Extracted listing
== == ==
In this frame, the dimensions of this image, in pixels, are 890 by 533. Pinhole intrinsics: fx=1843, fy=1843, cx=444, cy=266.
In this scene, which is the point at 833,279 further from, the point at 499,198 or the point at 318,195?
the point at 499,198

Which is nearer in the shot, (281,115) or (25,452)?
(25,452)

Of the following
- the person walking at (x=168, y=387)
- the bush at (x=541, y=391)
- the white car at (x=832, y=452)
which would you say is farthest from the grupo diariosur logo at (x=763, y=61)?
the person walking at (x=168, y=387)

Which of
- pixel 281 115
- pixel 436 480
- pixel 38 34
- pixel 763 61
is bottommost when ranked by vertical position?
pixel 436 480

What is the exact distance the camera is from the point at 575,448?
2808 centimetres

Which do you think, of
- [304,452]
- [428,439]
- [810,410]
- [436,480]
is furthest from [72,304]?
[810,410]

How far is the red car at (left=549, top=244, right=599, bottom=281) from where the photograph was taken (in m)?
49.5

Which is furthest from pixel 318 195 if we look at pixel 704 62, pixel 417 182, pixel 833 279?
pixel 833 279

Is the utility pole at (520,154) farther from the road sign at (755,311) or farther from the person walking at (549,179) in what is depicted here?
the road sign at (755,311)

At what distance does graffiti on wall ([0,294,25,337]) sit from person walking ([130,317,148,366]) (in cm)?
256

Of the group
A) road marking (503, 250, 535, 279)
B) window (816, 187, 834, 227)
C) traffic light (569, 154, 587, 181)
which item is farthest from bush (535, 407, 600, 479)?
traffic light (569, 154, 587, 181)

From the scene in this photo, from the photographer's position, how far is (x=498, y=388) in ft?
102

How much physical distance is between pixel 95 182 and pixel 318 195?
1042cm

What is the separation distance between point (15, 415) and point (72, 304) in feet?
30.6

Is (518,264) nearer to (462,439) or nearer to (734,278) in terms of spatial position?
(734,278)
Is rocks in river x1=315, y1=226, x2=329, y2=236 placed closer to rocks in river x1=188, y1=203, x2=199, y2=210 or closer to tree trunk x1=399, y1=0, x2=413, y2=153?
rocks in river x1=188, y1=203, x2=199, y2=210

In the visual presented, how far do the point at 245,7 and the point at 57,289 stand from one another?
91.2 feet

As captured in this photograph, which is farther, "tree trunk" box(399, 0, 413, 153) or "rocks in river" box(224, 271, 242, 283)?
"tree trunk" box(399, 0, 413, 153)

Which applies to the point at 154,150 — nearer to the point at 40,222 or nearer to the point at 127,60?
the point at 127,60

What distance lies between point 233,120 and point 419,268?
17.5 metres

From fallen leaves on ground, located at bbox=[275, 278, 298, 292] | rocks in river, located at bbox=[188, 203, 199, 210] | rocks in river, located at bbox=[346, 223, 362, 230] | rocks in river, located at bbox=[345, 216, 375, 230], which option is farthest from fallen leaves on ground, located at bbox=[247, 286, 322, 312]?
== == ==
● Stated exercise
Reproduce the entire listing above word for word, keeping every line as it appears.

● Task answer
In this frame, the dimensions of this image, in pixels, are 890 by 533. Pinhole intrinsics: fx=1843, fy=1843, cx=444, cy=266.
In this scene, which is the point at 833,279 further from, the point at 499,198 or the point at 318,195?
the point at 499,198

Which is nearer in the shot, (281,115) or (25,452)?
(25,452)

Of the following
- the person walking at (x=168, y=387)
- the bush at (x=541, y=391)
- the white car at (x=832, y=452)
which would you say is farthest from the grupo diariosur logo at (x=763, y=61)?
the person walking at (x=168, y=387)

Which of
- pixel 281 115
- pixel 436 480
- pixel 38 34
- pixel 763 61
is bottommost when ranked by vertical position?
pixel 436 480

What is the exact distance the camera is from the point at 575,448?
2808 centimetres

Which do you think, of
- [304,452]
- [428,439]
- [810,410]
- [436,480]
is furthest from [72,304]?
[810,410]

How far is the red car at (left=549, top=244, right=599, bottom=281) from where the photograph was taken (in m)?
49.5

Which is furthest from pixel 318 195 if we look at pixel 704 62, pixel 417 182, pixel 833 279?
pixel 833 279

Is the utility pole at (520,154) farther from the road sign at (755,311) or farther from the person walking at (549,179) in what is depicted here?
the road sign at (755,311)

At what distance does graffiti on wall ([0,294,25,337]) sit from person walking ([130,317,148,366]) (in cm)?
256

Of the group
A) road marking (503, 250, 535, 279)
B) window (816, 187, 834, 227)
C) traffic light (569, 154, 587, 181)
which item is farthest from bush (535, 407, 600, 479)?
traffic light (569, 154, 587, 181)

From the scene in this photo, from the photographer's position, how far is (x=498, y=388) in ft?
102

How much physical distance is between pixel 95 182 and pixel 318 195?
1042cm

What is the separation distance between point (15, 415) and point (72, 304) in feet?
30.6

Is (518,264) nearer to (462,439) or nearer to (734,278) in terms of spatial position?
(734,278)
Is rocks in river x1=315, y1=226, x2=329, y2=236 placed closer to rocks in river x1=188, y1=203, x2=199, y2=210 or closer to tree trunk x1=399, y1=0, x2=413, y2=153?
rocks in river x1=188, y1=203, x2=199, y2=210

In the visual presented, how far do the point at 245,7 and the point at 57,289 stand from one another?
91.2 feet

As captured in this photograph, which is farther, "tree trunk" box(399, 0, 413, 153) or "rocks in river" box(224, 271, 242, 283)?
"tree trunk" box(399, 0, 413, 153)

Which applies to the point at 154,150 — nearer to the point at 40,222 or nearer to the point at 127,60?
the point at 127,60

What distance lies between point 233,120 and point 419,268?
17.5 metres

From fallen leaves on ground, located at bbox=[275, 278, 298, 292] | rocks in river, located at bbox=[188, 203, 199, 210] | rocks in river, located at bbox=[346, 223, 362, 230] | rocks in river, located at bbox=[345, 216, 375, 230], which option is farthest from fallen leaves on ground, located at bbox=[247, 286, 322, 312]?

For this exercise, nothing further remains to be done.